## PROBLEM
Locate every line of the records below that contains the word "light", and copy each one.

## PROVIDED INFORMATION
%%

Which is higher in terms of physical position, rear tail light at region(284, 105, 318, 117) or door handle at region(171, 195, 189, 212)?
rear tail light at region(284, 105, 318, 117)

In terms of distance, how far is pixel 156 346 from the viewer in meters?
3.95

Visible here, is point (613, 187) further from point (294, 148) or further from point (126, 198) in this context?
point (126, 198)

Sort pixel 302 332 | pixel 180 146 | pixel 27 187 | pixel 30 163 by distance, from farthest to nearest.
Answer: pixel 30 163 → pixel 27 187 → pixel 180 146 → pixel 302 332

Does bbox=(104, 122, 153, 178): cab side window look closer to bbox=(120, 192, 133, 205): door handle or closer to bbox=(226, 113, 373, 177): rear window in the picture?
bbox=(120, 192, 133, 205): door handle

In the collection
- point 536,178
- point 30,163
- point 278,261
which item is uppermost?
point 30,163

%%
%%

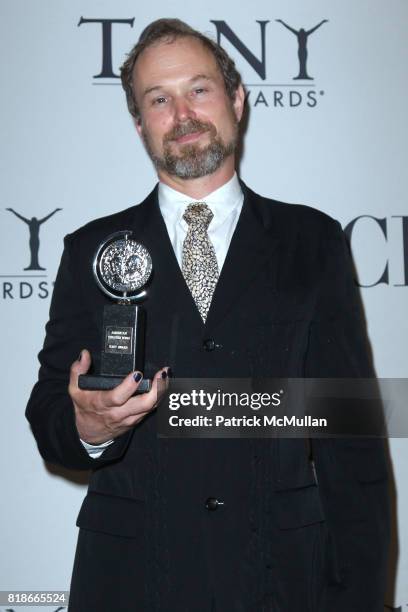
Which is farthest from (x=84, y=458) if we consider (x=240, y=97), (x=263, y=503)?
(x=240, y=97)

%%

## EXPECTED ANSWER
Which is higher in terms of physical position, rear tail light at region(284, 105, 318, 117) or door handle at region(171, 195, 189, 212)?
rear tail light at region(284, 105, 318, 117)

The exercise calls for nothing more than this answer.